People seem to ignore the “in whole or in part” element of the genocide convention, especially when discussing Bosnia. They imagine that to be considered genocide an attack must seek to and stand a reasonable chance of wiping out an entire group globally, and that the existence of two million Bosniaks is somehow a refutation of that.
Schabas is right to point out that the distinction between ethnic cleansing and genocide is a tricky one, and right to argue that they should not simply be equated, but I think he settles on too strict a definition of genocide to be useful; there are many others who settle on too loose a definition to be workable too, though, tossing the word around whenever there’s conflict. It’s a tough subject that realistically you have to approach on a case-by-case basis.
I’ll check out Robert Hayden too, thanks.
Sorry for the jumbled thoughts, 8am on a Sunday morning is not the best time to write these things!
— Rob Miller
Okay, that clarifies things a little. I can’t remember the statistics off hand and what percentage of the entire population the massacred men and boys represented, but it was very small and whether the mass killings in Srebrenica represented an attempt to kill the Muslim population in whole or in part is, I think, what part of the debate was about, although the ICTY clearly came to its own conclusion. In the interests of balance, I did my PhD on the Ustasha regime and never labelled their crimes genocide even though they were responsible for the deaths of far more people than Karadzic et al were in Bosnia (350,000 Serbs alone although obviously not all were civilians). I preferred the term mass murder as with genocide you have to show intent not just to massacre a population or a part of it but with the specific intention of destroying that population too and this is incredibly hard to prove. That the ICTY only identified Srebrenica alone as constituting genocide shows how difficult gaining genocide convictions are.
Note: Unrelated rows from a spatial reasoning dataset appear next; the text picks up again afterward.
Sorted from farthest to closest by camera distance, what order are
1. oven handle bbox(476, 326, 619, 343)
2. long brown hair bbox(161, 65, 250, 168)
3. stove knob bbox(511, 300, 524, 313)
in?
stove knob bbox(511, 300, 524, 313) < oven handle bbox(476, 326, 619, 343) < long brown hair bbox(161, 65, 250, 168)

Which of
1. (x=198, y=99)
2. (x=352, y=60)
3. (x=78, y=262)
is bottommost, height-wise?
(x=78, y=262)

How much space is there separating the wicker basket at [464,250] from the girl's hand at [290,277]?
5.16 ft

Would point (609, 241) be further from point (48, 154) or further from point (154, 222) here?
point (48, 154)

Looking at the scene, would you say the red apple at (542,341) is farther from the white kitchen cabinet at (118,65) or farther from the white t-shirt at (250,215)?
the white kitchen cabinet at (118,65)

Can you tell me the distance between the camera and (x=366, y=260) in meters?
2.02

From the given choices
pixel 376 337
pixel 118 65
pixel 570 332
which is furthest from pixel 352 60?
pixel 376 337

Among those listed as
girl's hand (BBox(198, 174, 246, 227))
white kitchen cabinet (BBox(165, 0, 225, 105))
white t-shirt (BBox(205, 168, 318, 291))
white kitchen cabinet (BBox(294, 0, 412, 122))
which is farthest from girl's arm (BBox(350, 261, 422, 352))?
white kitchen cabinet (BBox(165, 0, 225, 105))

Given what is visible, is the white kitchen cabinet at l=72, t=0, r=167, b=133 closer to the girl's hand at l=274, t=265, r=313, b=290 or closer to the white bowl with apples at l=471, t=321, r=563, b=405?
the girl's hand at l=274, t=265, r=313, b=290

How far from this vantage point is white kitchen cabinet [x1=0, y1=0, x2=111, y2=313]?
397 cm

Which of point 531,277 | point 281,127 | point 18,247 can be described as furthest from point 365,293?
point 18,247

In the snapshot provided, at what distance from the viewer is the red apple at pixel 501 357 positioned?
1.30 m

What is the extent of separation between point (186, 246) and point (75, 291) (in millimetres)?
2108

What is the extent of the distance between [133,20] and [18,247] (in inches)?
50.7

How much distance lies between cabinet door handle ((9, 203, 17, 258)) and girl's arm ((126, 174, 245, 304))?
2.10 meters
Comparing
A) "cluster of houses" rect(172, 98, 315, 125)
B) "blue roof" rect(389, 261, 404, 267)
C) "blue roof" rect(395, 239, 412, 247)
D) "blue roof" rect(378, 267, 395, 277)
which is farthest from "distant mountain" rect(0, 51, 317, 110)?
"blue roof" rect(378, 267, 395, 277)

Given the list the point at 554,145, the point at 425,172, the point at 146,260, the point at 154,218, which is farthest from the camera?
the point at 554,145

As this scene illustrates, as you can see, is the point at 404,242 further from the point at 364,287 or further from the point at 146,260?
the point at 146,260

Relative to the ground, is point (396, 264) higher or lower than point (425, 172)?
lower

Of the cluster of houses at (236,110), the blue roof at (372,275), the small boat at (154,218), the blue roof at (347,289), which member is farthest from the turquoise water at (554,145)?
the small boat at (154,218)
I guess I just didn’t like the suggestion in your original post that no real scholar would question whether Srebrenica constituted genocide as a number, in fact, have whether one agrees with them or not (while, at the same time, they have not attempted to diminish the scale of the massacre which took place there…).
I also take your wider point about genocide and you might be interested to know in the ongoing mutual genocide claim of Croatia and Serbia that a Croatian lawyer who has assessed both cases has come to the conclusion that while both cases have little merit the Serb claim of genocide in the Krajina has slightly more weight than the Croatian one because even though far fewer people died in the Krajina than in many parts of Croatia (far less Srebrenica) which were invaded by the Yugoslav army and Serbian paramilitaries, the mass deportation of the Serb population in the Krajina and the extra-judicial, violent and legal measures taken to ensure that they could not return far better fits the central aim of genocide as an intentional act designed to destroy a population in part or in whole. This doesn’t really shed any light on the Srebrenica issue but does serve to illustrate that genocide – at least technically – does not necesarily have to involve mass killing and that mass killing is not necessarily genocide.